Nel confronto emergono proposte concrete, numeri e preoccupazioni: la Basilicata, con oltre il 26% della popolazione sopra i 65 anni, viene citata come esempio di quanto la componentistica demografica renda urgente pensare alla casa come servizio. Le diverse posizioni indicano che la partita non è solo sul costruire, ma su come abitare e su chi debba poter accedere alle nuove soluzioni.
Che cosa prevede il piano e come viene promosso
Secondo i promotori, con iniziative illustrate anche il 24 maggio 2026 a livello parlamentare, il Piano Casa mira a valorizzare immobili inutilizzati, accelerare la rigenerazione urbana e attrarre capitali privati con strumenti di premialità. L’idea chiave è combinare risorse nazionali ed europee, semplificazioni normative e una regia pubblica per coordinare i progetti attraverso enti come Invitalia. Il modello prospettato punta molto sul partenariato pubblico‑privato e su meccanismi che favoriscano grandi investimenti strategici.
Obiettivi e strumenti annunciati
Tra le misure indicate vi sono la creazione di un fondo per l’housing, incentivi per la riqualificazione del patrimonio pubblico e sconti fiscali o urbanistici per chi investe. Si parla anche di commissari con poteri speciali per snellire le procedure e di regole per bilanciare edilizia convenzionata e libera. Queste scelte sono presentate come una risposta strutturale a problemi che da anni richiedono pianificazione a medio‑lungo termine.
Le critiche principali: anziani, fragilità e servizi
Organizzazioni come lo Spi Cgil Basilicata chiedono di guardare oltre il mero incremento dell’offerta immobiliare: per loro ridurre il disagio abitativo significa anche assicurare abitazioni sicure, accessibili e integrate con servizi sociosanitari di prossimità. La denuncia è che il piano tende a plasmare la questione come una sfida economica, mentre la realtà demografica — con milioni di anziani, una quota crescente di over 80 e reti familiari meno estese — richiede politiche che mettano al centro la cura e la domiciliarità.
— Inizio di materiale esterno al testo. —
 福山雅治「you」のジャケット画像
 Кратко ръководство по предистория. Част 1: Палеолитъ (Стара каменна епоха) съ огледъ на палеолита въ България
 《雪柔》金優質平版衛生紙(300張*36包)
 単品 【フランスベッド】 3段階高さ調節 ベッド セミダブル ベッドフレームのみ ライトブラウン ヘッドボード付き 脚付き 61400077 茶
Il punto sul modello abitativo per anziani
Lo Spi Cgil suggerisce un cambio di paradigma: passare dall’idea della casa come bene privato all’abitare come servizio integrato. Proposte concrete includono il cohousing sociale e intergenerazionale, piccoli nuclei abitativi con spazi comuni, assistenza leggera e connessioni con università e comunità locali. Secondo le stime del sindacato, investire sulla domiciliarità produce risparmi sul sistema sanitario e assistenziale, moltiplicando il valore sociale della spesa pubblica.
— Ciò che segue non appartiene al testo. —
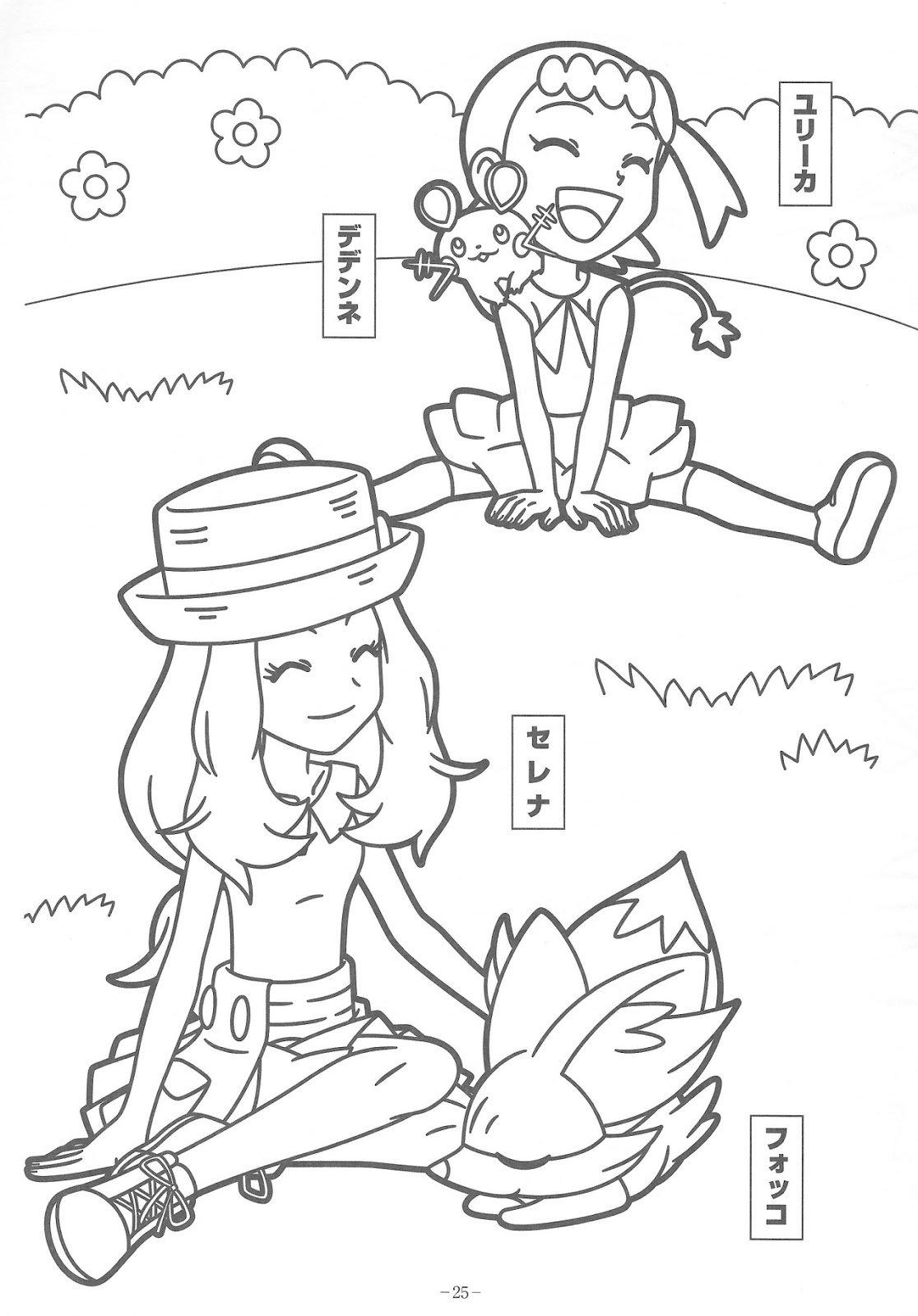 Pokémon Para Pintar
Il Terzo settore e la posizione favorevole al piano
Il Forum Terzo settore riconosce la necessità di interventi sul patrimonio e l’importanza di strumenti come l’housing sociale, ma avverte che non basta costruire. Serve infatti una valutazione puntuale di dove e per chi realizzare gli alloggi, per evitare nuovi fenomeni di esclusione come le periferie dormitorio o processi di gentrificazione che escludono i redditi medio‑bassi. La loro richiesta è che quote di risorse siano vincolate a interventi per i più fragili.
Vincoli, risorse e governance
I sostenitori della riforma sottolineano invece che il piano può essere una leva per mobilitare capitali e competenze, con una regia pubblica che coordini fondi europei e investimenti privati. Per essere efficace, però, occorre prevedere regole chiare per le Pmi, strumenti di premialità e garanzie per l’uso pubblico del patrimonio rigenerato, oltre a misure che favoriscano forme abitative inclusive come il cohousing.